These fundamental properties are then the properties of the cell
_machine_ just as surely as printing is the property of the printing
press. We can no more account for the life phenomena by chemical powers
than we can for printing by chemical forces manifested in the burning of
the coal in the engine room. To be sure, it is the chemical forces in
the engine room that furnishes the energy, but it is the machinery of
the press that explains the printing. So, while chemical forces supply
life energy, it is the cell machinery that must explain the fundamental
living factors. So long as this machine is intact it can continue to run
and perform its duties. But it is a very delicate machine and is easily
broken. When it is broken its activities cease. A broken machine can not
run. It is dead. In short, we come back once more to the idea of the
machinery of protoplasm, and must base our understanding of its
properties upon its structure.

It is proper to state that there are still some biologists who insist
that the ultimate explanation of protoplasm is purely chemical and that
life phenomena may be manifested in mixtures of compounds that are
purely physical mixtures and not machines.

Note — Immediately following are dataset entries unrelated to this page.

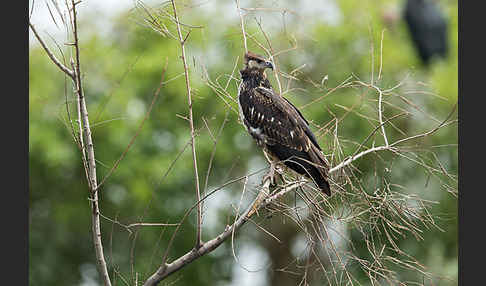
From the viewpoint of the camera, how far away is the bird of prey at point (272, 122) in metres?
4.61

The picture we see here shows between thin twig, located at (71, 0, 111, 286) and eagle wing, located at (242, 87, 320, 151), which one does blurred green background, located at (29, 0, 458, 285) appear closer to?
eagle wing, located at (242, 87, 320, 151)

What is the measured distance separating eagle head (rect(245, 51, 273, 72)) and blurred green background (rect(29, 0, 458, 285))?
4.89m

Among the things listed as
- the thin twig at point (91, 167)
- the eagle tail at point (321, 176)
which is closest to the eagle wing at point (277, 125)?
the eagle tail at point (321, 176)

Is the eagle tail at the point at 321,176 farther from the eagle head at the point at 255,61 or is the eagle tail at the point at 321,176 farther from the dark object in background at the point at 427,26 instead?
the dark object in background at the point at 427,26

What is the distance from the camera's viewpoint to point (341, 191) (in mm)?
3979

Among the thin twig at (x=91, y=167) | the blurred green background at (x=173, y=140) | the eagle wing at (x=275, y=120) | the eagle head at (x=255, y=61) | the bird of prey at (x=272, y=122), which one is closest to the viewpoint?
the thin twig at (x=91, y=167)

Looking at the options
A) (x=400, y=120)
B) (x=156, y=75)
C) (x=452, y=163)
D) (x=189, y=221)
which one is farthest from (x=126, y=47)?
(x=452, y=163)

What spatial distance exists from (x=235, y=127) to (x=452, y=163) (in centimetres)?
370

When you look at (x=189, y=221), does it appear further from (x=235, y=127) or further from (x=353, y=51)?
(x=353, y=51)

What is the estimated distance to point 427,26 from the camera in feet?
35.2

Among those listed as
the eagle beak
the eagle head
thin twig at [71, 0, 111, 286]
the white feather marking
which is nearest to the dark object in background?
the eagle head

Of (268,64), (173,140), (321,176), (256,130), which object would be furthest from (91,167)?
(173,140)

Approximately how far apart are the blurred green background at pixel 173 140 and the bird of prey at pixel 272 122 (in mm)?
4904

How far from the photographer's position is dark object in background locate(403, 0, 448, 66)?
1070 centimetres
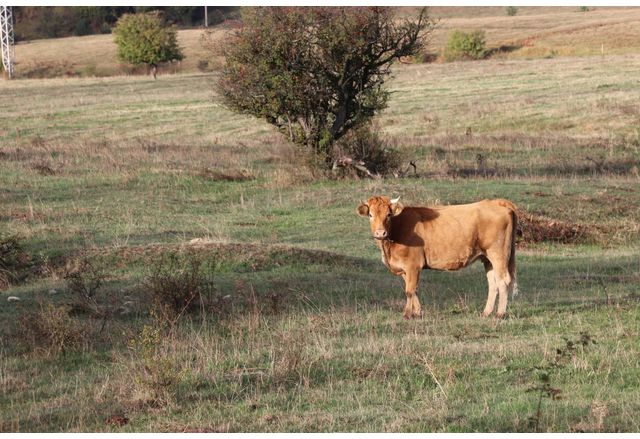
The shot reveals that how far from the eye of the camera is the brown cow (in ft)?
41.8

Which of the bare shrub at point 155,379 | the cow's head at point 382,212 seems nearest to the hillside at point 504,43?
the cow's head at point 382,212

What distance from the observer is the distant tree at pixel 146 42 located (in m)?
81.8

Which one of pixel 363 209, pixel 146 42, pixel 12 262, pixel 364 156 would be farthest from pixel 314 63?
pixel 146 42

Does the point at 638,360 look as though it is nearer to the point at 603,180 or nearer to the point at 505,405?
the point at 505,405

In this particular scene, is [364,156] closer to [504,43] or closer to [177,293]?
[177,293]

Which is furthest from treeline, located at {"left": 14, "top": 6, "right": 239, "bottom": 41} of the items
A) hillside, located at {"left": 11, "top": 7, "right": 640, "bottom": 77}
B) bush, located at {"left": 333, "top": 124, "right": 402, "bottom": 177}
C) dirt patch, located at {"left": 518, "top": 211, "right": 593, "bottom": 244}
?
dirt patch, located at {"left": 518, "top": 211, "right": 593, "bottom": 244}

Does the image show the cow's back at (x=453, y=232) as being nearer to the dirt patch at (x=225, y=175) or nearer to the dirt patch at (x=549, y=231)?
the dirt patch at (x=549, y=231)

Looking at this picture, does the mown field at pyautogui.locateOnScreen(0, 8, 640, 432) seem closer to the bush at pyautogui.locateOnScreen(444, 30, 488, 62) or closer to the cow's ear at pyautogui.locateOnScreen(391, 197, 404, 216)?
the cow's ear at pyautogui.locateOnScreen(391, 197, 404, 216)

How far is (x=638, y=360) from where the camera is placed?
9953mm

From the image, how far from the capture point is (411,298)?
41.1 ft

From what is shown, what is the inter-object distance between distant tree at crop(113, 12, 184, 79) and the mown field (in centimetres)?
4737

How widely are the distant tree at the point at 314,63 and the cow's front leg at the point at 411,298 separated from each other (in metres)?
14.6

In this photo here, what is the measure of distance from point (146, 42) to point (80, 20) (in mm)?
44349

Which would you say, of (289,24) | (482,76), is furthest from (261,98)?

It is claimed that much of
this cell structure described above is due to imperfection in
microscopic methods and does not really exist in living protoplasm,
while the marvellous activities described are found only in the highly
organized cell, but do not belong to simple protoplasm. It is claimed
that simple protoplasm consists of a physical mixture of two different
compounds which form a foam when thus mixed, and that much of the
described structure of protoplasm is only the appearance of this foam.
This conception is certainly not the prevalent one to-day; and even if
it should be the proper one, it would still leave the cell as an
extremely complicated machine. Under any view the cell is a mechanism
and must be resolved into subordinate parts. It may be uncertain whether
these subordinate parts are to be regarded simply as chemical compounds
physically mixed, or as smaller units each of which is a smaller
mechanism. At all events, at the present time we know of no such simple
protoplasm capable of living activities apart from machinery, and the
problem of explaining life, even in the simplest form known, remains the
problem of explaining a mechanism.

==The Origin of the Cell Machine.==--We have thus set before us another
problem, which is after all the fundamental one, namely, to ask whether
we can tell anything of nature's method of building the protoplasmic
machine. The building of the higher animal and plant, as we have seen,
is the result of the powers of protoplasm; but protoplasm itself is a
machine. What has been its history?

We must first notice that no notion of _chemical evolution_ helps us
out. It has been a favourite thought with some that the origin of the
first living thing was the result of chemical evolution. As the result
of physical forces there was produced, from the original nebulous mass,
a more and more complicated system until the world was formed. Then
chemical phenomena became more and more complicated until, with the
production of more and more complicated compounds, protoplasm was
finally produced. A few years ago, under the impulse of the idea that
protoplasm was a compound, or at least a simple mixture of compounds,
this thought of protoplasm as the result of chemical evolution was quite
significant. _Physical forces_, _chemical forces_, and _vital forces_,
explain successively the origin of _worlds_, _protoplasm_, and
_organisms_. This conception has, however, no longer much significance.
We know of no such living chemical compound apart from cell machinery. A
new conception of protoplasm has arisen which demands a different
explanation of its origin. Since it is a machine rather than a compound,
mechanical rather than chemical forces are required for its explanation.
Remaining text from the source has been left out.